Déménager en Angleterre complique la relation amoureuse
Suite à leur histoire d’amour naissante, Ashley réalise qu’elle doit retourner aux États-Unis après la fin de son programme d’études. Le couple commence alors une relation à longue distance, se contactant grâce aux appels vidéo malgré le décalage horaire de 11 heures entre Hawaï et le Royaume-Uni. Cependant, après quelques semaines dans cette routine, son partenaire lui propose de revenir en Angleterre pour vivre ensemble sur un visa touristique de six mois.
Ce déménagement vers Hastings, une ville côtière peu animée comparée à Londres, s’accompagne rapidement d’une terrible déception. À peine arrivée, Ashley confie : « Je ne pouvais pas travailler » et ressent un profond isolement. L’ennui s’installe vite alors qu’elle passe ses journées seule dans l’appartement : « J’étais une petite amie au chômage », admet-elle.
La réalité déçoit les attentes
Ashley évoque un sentiment croissant de frustration face à sa situation personnelle et professionnelle : « Chaque jour se brossait dans la suivante ». Son bonheur dépendait entièrement de son partenaire tandis que leurs disputes deviennent plus fréquentes. Dans ce contexte difficile sous pression émotionnelle conjuguée avec l’ennui quotidien, leur relation se fragilise lentement jusqu’à mener finalement à leur rupture.
En apprenant des défis liés au changement radical d’environnement et de mode de vie qu’elle n’avait pas anticipés — comme la perte du cadre scolaire habituel — Ashley souligne qu’il est essentiel pour chaque membre d’un couple d’avoir aussi sa propre identité : « J’avais besoin de me sentir entière par moi-même ».
L’amour seul ne peut pas bâtir une vie épanouie
Cette expérience précieuse offre différentes perspectives sur les relations amoureuses pour Ashley qui élargit sa vision sur ce qui constitue une union solide : « Une relation saine nécessite stabilité et communication ouverte ». Ses attentes initiales vis-à-vis du romantisme sont remplacées par des leçons cruciales concernant l’importance du bien-être personnel tout autant que celui partagé avec autrui.
Impressionnée par ces transformations personnelles durement acquises, elle regrette seulement pendant cette période difficile depuis Hastings : « Si j’avais fait les choses différemment… j’aurais cherché un travail ou noué des amitiés avant tout ».

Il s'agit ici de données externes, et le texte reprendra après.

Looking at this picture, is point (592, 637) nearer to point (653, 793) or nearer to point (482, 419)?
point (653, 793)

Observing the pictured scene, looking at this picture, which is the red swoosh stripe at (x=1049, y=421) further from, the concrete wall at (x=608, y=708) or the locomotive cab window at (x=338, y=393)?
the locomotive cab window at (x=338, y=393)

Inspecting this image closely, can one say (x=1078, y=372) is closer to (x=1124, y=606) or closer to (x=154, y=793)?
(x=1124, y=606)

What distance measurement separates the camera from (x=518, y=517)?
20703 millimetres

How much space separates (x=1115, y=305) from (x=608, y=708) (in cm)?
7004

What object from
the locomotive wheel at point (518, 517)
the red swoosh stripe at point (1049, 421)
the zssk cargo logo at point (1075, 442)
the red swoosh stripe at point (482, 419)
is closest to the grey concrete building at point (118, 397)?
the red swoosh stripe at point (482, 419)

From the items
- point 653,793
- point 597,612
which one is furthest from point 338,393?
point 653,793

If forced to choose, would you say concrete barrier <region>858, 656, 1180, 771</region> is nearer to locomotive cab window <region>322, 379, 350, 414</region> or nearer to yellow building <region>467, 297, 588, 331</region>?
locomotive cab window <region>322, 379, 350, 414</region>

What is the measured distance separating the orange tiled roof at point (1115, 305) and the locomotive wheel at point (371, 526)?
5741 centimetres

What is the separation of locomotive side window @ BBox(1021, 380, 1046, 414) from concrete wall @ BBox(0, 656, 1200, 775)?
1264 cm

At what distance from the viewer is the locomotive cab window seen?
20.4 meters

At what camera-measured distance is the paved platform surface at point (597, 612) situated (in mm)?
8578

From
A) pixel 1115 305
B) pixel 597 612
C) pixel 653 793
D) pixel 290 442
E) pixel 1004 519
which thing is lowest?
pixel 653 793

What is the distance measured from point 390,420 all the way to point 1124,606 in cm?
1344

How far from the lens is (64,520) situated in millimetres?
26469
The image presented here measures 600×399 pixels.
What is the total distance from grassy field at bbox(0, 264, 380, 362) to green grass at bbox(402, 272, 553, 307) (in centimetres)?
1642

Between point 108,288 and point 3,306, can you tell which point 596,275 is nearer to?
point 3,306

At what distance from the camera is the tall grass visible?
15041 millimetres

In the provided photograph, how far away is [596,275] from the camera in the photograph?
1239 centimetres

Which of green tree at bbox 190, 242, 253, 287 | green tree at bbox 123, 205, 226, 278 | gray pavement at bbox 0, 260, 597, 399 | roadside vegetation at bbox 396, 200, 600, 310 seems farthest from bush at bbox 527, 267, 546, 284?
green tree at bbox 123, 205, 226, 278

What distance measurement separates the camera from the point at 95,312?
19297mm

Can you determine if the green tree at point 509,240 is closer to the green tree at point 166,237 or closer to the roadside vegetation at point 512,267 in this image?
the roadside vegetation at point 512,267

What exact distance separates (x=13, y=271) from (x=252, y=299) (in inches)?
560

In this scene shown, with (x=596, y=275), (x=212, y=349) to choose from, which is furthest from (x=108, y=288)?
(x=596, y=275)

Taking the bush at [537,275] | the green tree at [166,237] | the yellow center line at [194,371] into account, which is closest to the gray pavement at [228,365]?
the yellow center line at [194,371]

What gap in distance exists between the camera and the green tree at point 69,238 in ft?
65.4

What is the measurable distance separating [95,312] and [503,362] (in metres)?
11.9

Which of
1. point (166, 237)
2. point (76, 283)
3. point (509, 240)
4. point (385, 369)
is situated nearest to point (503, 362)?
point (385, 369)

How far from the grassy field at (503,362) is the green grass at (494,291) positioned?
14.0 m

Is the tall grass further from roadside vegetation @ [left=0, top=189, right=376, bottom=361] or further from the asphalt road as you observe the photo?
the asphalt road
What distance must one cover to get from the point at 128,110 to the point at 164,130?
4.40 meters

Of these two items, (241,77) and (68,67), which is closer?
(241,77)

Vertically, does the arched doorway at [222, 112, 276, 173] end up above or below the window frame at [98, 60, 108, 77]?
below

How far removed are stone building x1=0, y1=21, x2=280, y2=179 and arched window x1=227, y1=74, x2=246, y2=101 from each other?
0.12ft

Bien que son histoire ait connu une fin tragiquement inattendue là où tout avait commencé prometteur, elle conclut sur une note positive : “Notre histoire n’a pas terminé comment j’avais espéré… mais je recommence.”
Avec courage appliqué aux enseignements tirés du passé, ces réflexions apportent soutien non seulement auprès des jeunes femmes qui traversent pareil cas mais également encouragements fondateurs envers ceux qui choisissent d’être ambitieux par amour sans rien sacrifier quant à eux-mêmes.